Après plusieurs jours de calme relatif, le ciel du Moyen-Orient a de nouveau été agité. Mardi soir, l'Iran, par le biais du Corps des Gardiens de la révolution islamique, a lancé des missiles balistiques vers des installations militaires américaines en Jordanie. Cette attaque faisait partie d'une offensive plus large impliquant plus de 30 drones visant les forces américaines et les infrastructures pétrolières saoudiennes.
En réponse, les États-Unis et l'Arabie Saoudite ont mené des frappes aériennes coordonnées dans l'est de l'Irak le 28 juillet 2026. Pour l'Arabie Saoudite, c'était un changement majeur, marquant la première fois depuis la guerre du Golfe en 1991 que le royaume menait des opérations militaires en Irak. Les frappes visaient des dépôts de munitions et des centres de distribution de groupes soutenus par l'Iran, notamment les Forces de mobilisation populaire. L'organisation a rapporté 20 morts et 32 blessés.
L'Arabie Saoudite avait déjà neutralisé des drones visant ses sites pétroliers. Les responsables saoudiens ont justifié leur action par le droit à l'autodéfense.
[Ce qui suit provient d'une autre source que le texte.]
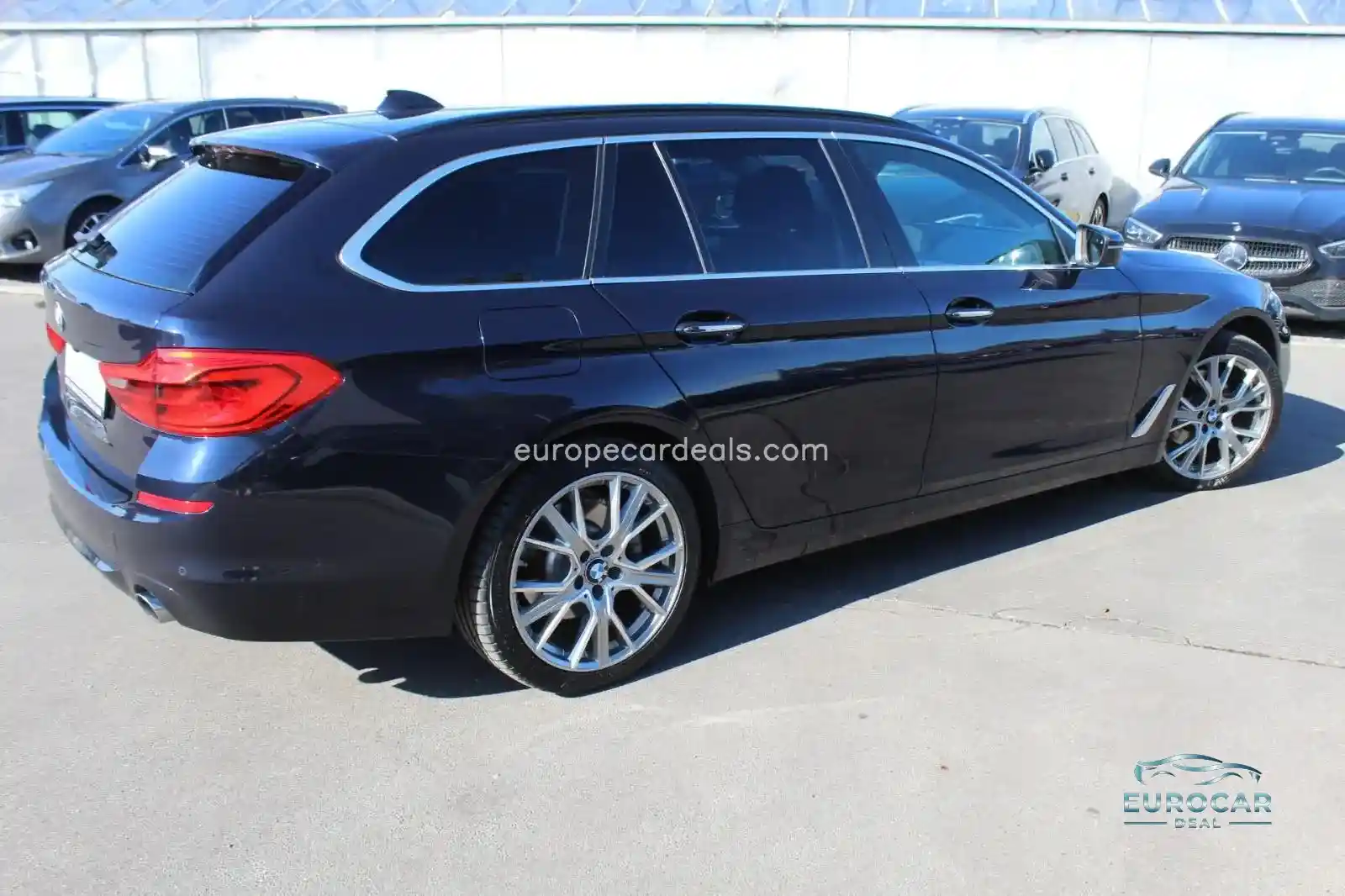 BMW 520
Le porte-parole du ministère de la Défense, Maj-Gen Turki al-Maliki, a déclaré que le royaume répondrait de manière décisive à toute agression.
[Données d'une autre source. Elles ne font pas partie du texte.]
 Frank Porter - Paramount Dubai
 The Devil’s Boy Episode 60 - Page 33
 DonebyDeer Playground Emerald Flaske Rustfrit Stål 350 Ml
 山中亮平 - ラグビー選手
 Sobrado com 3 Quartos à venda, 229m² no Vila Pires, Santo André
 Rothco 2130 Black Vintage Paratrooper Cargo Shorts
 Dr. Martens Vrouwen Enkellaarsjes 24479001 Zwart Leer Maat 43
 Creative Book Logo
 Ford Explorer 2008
Les forces américaines ont intercepté tous les missiles iraniens. L'escalade a fait grimper les prix du pétrole Brent de 5%. La situation est compliquée par la fermeture du détroit d'Ormuz et la récente détention de navires par l'Iran. L'Irak a condamné les frappes, les considérant comme une violation de sa souveraineté, tandis que l'Iran a parlé de violation du droit international. La région se prépare à une nouvelle phase de ce conflit très instable.